* begin *
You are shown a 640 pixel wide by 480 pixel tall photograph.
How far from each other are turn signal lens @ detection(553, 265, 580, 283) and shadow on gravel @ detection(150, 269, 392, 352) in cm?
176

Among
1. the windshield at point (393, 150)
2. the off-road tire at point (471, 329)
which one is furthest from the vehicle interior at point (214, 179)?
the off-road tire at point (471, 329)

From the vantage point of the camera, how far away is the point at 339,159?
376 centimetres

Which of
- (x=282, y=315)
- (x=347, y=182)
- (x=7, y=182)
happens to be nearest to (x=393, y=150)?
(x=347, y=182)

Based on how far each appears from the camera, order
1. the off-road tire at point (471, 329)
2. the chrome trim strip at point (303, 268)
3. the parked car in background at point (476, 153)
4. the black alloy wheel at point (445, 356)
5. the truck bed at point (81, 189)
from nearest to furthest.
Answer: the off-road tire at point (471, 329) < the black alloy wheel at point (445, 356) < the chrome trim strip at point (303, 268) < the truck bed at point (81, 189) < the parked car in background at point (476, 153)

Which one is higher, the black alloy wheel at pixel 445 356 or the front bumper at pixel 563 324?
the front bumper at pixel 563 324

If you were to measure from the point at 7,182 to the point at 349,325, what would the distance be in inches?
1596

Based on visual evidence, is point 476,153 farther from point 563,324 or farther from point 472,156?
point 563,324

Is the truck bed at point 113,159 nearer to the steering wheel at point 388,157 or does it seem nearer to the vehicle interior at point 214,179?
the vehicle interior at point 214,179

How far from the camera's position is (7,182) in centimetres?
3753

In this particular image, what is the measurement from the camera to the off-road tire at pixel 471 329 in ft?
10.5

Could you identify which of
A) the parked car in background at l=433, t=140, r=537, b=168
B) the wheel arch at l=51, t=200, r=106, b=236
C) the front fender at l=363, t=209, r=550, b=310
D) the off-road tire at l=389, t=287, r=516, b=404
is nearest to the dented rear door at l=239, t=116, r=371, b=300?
* end *
> _The task_: Carry over every line from the one containing "How far from the" through the end of the records above, inclusive, adding 140 to each distance given in the answers.

> _Task result_:
How far from the camera's position is (7,182) in centimetres?
3893

In this particular image, what is the measurement from the camera to the off-road tire at pixel 471 329 in ft?
150.5

Could you identify which of
A) the parked car in background at l=433, t=140, r=537, b=168
B) the wheel arch at l=51, t=200, r=106, b=236
C) the front fender at l=363, t=209, r=550, b=310
D) the off-road tire at l=389, t=287, r=516, b=404
is nearest to the dented rear door at l=239, t=116, r=371, b=300?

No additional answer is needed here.